Ketua Umum GAPPRI Henry Najoan mengatakan saat ini kondisi industri hasil tembakau (IHT) sangat terpuruk akibat pandemi Covid-19 yang berkepanjangan.
Selain itu realisasi penjualan rokok legal menurun drastis, di mana produksi Sigaret Kretek Mesin (SKM) legal tahun 2020 turun sekitar 17,4%. Sedangkan pada kuartal kedua 2021, tren penurunan produksi SKM masih terjadi di kisaran negatif 7,5% dibandingkan tahun 2020.
"Diprediksi hingga akhir tahun ini, penurunan produksi IHT bisa lebih dari 15%. Hal ini akan sangat memukul tidak hanya produsen, tapi juga petani hingga potensi penerimaan negara yang tidak ada tercapai dari pos CHT," kata Hendry dalam siaran persnya, dikutip Jumat (20/8/2021).

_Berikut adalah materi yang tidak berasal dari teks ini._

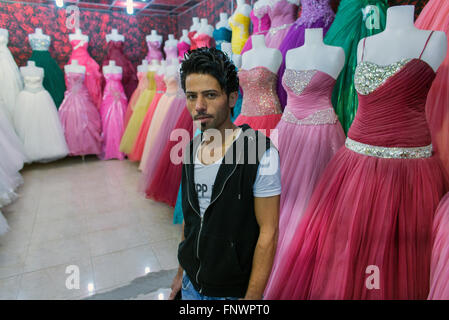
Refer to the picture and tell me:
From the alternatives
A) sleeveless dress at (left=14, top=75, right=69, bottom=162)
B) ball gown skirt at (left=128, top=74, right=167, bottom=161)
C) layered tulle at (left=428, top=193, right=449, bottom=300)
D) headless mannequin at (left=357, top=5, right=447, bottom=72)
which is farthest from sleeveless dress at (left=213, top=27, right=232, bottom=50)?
sleeveless dress at (left=14, top=75, right=69, bottom=162)

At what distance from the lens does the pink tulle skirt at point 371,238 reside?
1.16 m

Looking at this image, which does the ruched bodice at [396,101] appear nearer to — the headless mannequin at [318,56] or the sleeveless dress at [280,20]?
the headless mannequin at [318,56]

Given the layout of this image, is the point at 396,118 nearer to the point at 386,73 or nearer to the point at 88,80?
the point at 386,73

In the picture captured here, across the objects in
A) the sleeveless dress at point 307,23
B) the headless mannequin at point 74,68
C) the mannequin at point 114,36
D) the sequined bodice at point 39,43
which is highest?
the mannequin at point 114,36

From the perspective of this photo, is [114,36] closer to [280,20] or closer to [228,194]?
[280,20]

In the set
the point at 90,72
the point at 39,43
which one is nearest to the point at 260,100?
the point at 90,72

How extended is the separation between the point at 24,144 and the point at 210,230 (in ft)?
15.3

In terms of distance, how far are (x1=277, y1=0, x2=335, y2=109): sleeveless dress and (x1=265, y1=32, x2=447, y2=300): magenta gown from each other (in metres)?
0.86

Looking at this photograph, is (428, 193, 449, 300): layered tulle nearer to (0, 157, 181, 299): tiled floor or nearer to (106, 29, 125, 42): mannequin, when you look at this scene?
(0, 157, 181, 299): tiled floor

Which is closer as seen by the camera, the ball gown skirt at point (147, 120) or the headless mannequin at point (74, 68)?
the ball gown skirt at point (147, 120)

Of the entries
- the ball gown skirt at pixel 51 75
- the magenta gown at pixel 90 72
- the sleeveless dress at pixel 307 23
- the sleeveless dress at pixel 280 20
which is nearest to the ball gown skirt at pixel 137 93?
the magenta gown at pixel 90 72

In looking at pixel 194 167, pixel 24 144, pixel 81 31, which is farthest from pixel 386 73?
pixel 81 31

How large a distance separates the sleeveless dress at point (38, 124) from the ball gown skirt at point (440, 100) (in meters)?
4.78
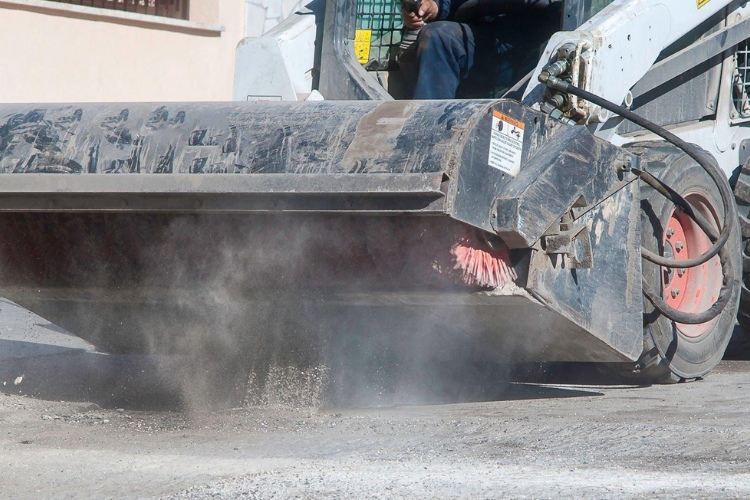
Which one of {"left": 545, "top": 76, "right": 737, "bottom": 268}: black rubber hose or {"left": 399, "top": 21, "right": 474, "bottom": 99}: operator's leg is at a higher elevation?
{"left": 399, "top": 21, "right": 474, "bottom": 99}: operator's leg

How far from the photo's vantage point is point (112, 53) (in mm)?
9203

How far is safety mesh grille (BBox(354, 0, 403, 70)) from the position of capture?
15.3ft

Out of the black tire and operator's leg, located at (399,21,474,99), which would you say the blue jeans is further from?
the black tire

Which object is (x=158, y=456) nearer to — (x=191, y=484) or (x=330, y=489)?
(x=191, y=484)

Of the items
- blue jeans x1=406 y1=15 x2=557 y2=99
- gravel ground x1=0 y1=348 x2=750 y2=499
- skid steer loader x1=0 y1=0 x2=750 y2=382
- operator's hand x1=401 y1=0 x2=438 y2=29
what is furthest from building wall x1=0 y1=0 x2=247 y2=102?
gravel ground x1=0 y1=348 x2=750 y2=499

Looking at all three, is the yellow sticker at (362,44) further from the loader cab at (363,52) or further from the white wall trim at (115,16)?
the white wall trim at (115,16)

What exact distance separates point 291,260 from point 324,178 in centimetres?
52

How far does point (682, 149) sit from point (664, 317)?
0.67m

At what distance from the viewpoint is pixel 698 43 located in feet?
14.5

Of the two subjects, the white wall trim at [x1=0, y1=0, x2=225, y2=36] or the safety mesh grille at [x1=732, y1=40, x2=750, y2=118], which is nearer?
the safety mesh grille at [x1=732, y1=40, x2=750, y2=118]

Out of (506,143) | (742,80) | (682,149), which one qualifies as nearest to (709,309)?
(682,149)

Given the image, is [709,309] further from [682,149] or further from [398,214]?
[398,214]

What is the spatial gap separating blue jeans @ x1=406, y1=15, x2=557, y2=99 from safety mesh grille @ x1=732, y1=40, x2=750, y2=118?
985 mm

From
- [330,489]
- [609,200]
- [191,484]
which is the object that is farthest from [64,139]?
[609,200]
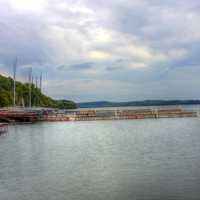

Sementara itu, dorongan untuk menaikkan tarif CHT menjadi sinyal bagi oknum rokok ilegal untuk meraup untung. Dalam kajian yang dilakukan GAPPRI, peredaran rokok ilegal sudah sangat bertumbuh subur hingga 15% dari total produksi legal.
"GAPPRI terus berkomitmen mempertahankan tenaga kerja, memberikan nafkah pekerja sepanjang rantai nilai IHT mulai dari petani, pemasok/logistik, pabrik sampai pedagang eceran, menjaga nadi penerimaan negara pajak dan cukai sekitar Rp 200 triliun yang merupakan sumbangsih nyata kami dalam menangani pandemi Covid-19," terangnya.
Para pelaku IHT berharap pemerintah dapat memberi perlindungan yang adil, layaknya perhatian ke sektor industri lain selama situasi sulit ini.